I think real estate investment trusts (REITs) are great dividend stocks to buy for passive income. This is because they are obligated to pay a minimum of 90% of annual profits to shareholders by way of dividends.
I believe these property stocks could be particularly great to own in the current climate too. Even if economic conditions worsen, earnings at such businesses should broadly remain stable. This is thanks to the long rental contracts they tie their tenants to.
The PRS REIT (LSE: PRSR) is one such stock I’m considering snapping up for 2023. This particular share offers an extra layer of security to investors as it operates in the private residential rental sector. Spending on rent or mortgages is one of the last things people cut during tough times.
Fast-rising rents
In fact, the outlook for the residential rental market is improving rapidly right now. According to Rightmove, the number of enquiries for rental properties has surged 23% over the past year. And while demand is soaring, the number of available properties is steadily declining as buy-to-let landlords exit the market on rising costs.
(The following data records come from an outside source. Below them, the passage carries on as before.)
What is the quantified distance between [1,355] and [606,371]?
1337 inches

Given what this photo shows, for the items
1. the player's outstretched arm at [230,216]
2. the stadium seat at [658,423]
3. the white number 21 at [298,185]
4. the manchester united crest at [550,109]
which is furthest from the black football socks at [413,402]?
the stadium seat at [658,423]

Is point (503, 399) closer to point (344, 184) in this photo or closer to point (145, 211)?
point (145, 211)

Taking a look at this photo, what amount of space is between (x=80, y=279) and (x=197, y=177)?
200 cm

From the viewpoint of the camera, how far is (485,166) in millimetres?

This growing imbalance propelled private rents 3.8% in the 12 months to October, ONS data shows. The problem looks set to worsen considerably in the near term too, as rising interest rates and economic uncertainty discourage renters from buying their own homes.
Expanding for growth
Shortages of family houses are particularly high right now. This is why trading at PRS REIT, a specialist at this end of the market, is especially strong.
Like-for-like blended rents rose 5.1% here in the 12 months to June. At the same time, re-lets to new tenants rose around 10% over the year.
Encouragingly for investors, PRS REIT is rapidly expanding to capitalise on these favourable market conditions. It raised the number of homes on its books to 4,786 in financial 2022, up an impressive 20% year on year.
And this, combined with that aforementioned rental growth, grew revenues and post-tax profit 58% and 163% respectively from a year earlier.
What’s more, the company plans to have 5,600 homes in its portfolio generating income.
A top-value stock
As I said, rising interest rates have boosted demand for rental homes more recently. However, this is also pushing up the costs PRS REIT is paying to servicing its debt. At the same time, it is also having to grapple with increased building costs, putting a strain on profits.
But increasing cost pressures aren’t enough to darken the REIT’s excellent investment case, in my eyes. In fact, I think it’s a top stock to buy following recent share price weakness.
At 83p per share, PRS REIT trades on a forward price-to-earnings growth (PEG) ratio of just 0.7. It also packs a market-beating 4.4% dividend yield. This represents exceptional value, in my opinion. And so I’ll be looking to buy with the business if I have cash spare to invest.